Reasonably busy, but by the time that I can remember, having been engrossed for some time in the newspaper, I just had a chap across from me and a lady across the corridor. Both in their thirties (or so), both friendly. The chap, with whom I thought I had chatted before, got out a cigarette and lit it. Then he seemed to remember where he was and quickly dropped it down the middle of his shirt, without appearing to stub it out, without comment, without pause in the chat.

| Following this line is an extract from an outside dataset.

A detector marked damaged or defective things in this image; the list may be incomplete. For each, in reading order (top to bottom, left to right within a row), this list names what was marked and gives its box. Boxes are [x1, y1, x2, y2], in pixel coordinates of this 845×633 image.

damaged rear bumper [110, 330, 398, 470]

At this point I realised we had gone past Clapham Junction, where I was supposed to be getting out, and was out in the country somewhere. They commiserated. We stopped at a station and I clambered out with my various packages, almost failing to get across the two or three feet gap which appeared between the carriage and the platform. I make it, but only by pushing a small guard down onto the tracks on my way. He doesn't complain, just slopes off somewhere.
A rather old-fashioned station, but one without signs saying where it was.

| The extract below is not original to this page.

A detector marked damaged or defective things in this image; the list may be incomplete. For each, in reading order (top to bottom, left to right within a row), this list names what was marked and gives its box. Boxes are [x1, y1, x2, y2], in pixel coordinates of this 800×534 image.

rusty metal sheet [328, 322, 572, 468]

I acquire my bicycle from somewhere and lock it to the railings of a small stand in the middle of the small, open-air concourse area, maybe 30 feet square.

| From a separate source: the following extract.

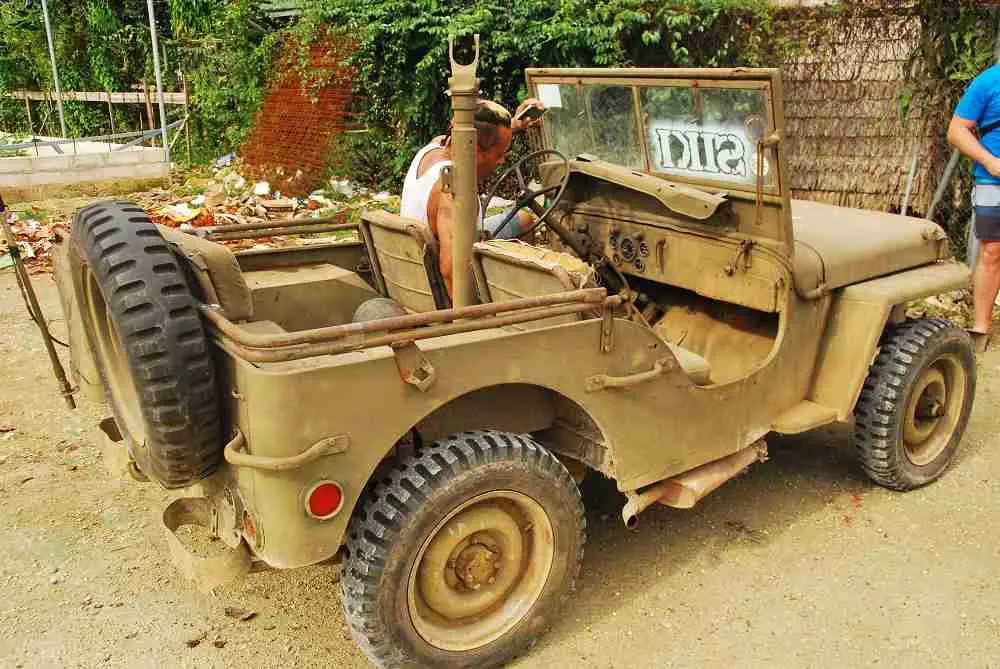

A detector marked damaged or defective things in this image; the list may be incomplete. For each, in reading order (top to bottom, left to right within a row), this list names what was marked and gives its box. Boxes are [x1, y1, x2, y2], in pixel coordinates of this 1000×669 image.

I emerge into a quaint market town. All antique yellow stone and market stalls. Stalls selling the sort of stuff they mostly sell in the farmers' market at Epsom, that is to say bread, cheese, olives, cakes and other baked goods, these last both sweet and savoury. Not a farmer in sight. I associate now to Chippenham, where I once bought a fine chunk of Double Gloucester from a caravan in such a market and where I subsequently fell for a new raincoat from one of those provincial gents. outfitters you still get in such places. Coat now retired. I think the label said 'Wellington'.
Back in the dream, I try to get orientated and work out where I am, but fail. For some reason, I don't like to ask. Eventually I find my way back to the bicycle stand, and my bicycle is no longer there. Still in the dream I get muddled up. Had I thought to lock it all? Was I going to go to the bother of making an insurance claim? Was I covered? Did I have my bicycle with me at all, as I didn't remember getting it off the train?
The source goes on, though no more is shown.